Resolving the global crises of world hunger and malnutrition demands a shift away from a distorted approach to food and toward healthier lifestyles and just economic practices, Pope Francis said.
“We are, in fact, witnessing how food is ceasing to be a means of subsistence and turning into an avenue of personal destruction,” he said in his message to Qu Dongyu, director general of the Food and Agriculture Organization of the United Nations, to mark World Food Day on Oct. 16. World Food Day marks the date the FAO was founded in 1945 to address the causes of world hunger.
Pope Francis said he hoped the world day theme of 2019 – “Our actions are our future: Healthy diets for a #ZeroHunger World” – will be a reminder of how many people continue to eat in an unhealthy way.

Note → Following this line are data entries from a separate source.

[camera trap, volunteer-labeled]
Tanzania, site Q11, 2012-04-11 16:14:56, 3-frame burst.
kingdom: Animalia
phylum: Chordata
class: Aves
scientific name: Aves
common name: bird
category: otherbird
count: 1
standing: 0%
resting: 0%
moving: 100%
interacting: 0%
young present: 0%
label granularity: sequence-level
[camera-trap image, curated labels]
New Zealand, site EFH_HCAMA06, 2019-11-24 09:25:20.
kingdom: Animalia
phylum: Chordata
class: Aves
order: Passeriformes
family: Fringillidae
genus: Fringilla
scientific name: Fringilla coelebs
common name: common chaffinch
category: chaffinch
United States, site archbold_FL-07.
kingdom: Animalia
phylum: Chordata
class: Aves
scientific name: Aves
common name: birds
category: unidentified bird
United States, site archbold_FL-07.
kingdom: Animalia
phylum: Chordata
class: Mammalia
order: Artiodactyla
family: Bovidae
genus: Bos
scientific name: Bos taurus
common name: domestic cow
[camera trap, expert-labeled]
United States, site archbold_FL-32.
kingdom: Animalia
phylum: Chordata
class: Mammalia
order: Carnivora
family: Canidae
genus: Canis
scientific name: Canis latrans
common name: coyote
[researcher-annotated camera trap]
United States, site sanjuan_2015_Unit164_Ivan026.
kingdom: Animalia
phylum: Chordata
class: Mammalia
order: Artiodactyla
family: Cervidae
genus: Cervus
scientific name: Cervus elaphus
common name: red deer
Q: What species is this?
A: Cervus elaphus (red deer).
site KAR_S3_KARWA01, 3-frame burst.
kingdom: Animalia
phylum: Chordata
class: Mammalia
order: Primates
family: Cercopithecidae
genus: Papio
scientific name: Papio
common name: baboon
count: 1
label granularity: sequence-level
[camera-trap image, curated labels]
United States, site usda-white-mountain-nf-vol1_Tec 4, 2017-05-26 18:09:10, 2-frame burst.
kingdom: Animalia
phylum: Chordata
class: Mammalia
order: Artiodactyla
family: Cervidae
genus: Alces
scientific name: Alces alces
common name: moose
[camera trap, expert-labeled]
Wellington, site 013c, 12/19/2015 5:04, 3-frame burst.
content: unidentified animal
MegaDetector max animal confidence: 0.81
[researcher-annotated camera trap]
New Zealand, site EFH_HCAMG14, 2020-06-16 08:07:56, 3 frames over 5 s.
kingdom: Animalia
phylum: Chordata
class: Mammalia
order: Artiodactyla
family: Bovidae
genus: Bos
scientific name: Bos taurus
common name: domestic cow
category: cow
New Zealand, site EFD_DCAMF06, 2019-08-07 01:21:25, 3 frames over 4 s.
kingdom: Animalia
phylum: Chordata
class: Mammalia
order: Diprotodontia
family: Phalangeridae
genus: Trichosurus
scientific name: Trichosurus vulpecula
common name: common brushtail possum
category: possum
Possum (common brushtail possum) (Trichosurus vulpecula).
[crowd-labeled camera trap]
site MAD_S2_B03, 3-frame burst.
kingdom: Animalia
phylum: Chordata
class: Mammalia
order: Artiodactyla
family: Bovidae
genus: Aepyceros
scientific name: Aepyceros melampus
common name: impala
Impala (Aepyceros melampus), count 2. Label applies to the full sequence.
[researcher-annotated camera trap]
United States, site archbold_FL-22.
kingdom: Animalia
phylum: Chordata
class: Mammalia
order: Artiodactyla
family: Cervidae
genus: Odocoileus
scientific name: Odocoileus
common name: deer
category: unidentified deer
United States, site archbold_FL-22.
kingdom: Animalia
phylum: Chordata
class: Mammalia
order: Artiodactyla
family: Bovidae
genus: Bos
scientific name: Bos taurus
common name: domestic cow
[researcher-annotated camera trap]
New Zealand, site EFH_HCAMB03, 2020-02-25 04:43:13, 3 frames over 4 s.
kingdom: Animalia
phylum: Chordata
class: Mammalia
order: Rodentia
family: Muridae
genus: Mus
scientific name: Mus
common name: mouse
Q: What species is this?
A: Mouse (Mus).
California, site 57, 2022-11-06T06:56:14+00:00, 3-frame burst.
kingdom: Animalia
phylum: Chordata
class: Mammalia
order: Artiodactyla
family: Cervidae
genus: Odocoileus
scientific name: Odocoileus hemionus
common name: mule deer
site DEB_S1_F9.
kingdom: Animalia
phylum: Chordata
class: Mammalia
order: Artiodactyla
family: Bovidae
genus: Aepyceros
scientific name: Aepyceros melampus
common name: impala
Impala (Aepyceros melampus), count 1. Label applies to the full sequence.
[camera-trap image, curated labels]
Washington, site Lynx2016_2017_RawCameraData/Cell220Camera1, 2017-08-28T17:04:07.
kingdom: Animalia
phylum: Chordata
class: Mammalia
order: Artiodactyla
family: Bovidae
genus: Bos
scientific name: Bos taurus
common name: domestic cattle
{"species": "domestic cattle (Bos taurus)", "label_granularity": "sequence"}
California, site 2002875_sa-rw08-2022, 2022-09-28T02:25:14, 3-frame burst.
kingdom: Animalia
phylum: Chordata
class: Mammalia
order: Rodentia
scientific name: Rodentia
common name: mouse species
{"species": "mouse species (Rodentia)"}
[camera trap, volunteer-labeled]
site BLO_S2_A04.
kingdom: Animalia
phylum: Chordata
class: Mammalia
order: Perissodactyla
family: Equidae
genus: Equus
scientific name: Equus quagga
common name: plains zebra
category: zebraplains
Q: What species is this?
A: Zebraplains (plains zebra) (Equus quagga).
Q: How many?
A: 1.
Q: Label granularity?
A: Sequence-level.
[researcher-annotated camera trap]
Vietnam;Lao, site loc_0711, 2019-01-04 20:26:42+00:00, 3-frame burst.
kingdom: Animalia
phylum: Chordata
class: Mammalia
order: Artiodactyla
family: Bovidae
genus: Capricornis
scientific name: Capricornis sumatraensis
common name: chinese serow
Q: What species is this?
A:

“It is a cruel, unjust and paradoxical reality that, today, there is food for everyone, and yet not everyone has access to it, and that in some areas of the world food is wasted, discarded and consumed in excess, or destined for other purposes than nutrition,” he said.
“To escape from this spiral, we need to promote ‘economic institutions and social initiatives which can give the poor regular access to basic resources,'” he said, citing his encyclical, “Laudato Si’.”
The theme also points to “the distorted relationship between food and nutrition,” he said. Some 820 million people in the world suffer from hunger, “while almost 700 million are overweight, victims of improper dietary habits,” said Pope Francis.
Being overweight is no longer a major health issue in developed countries, he said, but also in poorer areas where people may “eat little but increasingly poorly, since they imitate dietary models imported from developed areas.”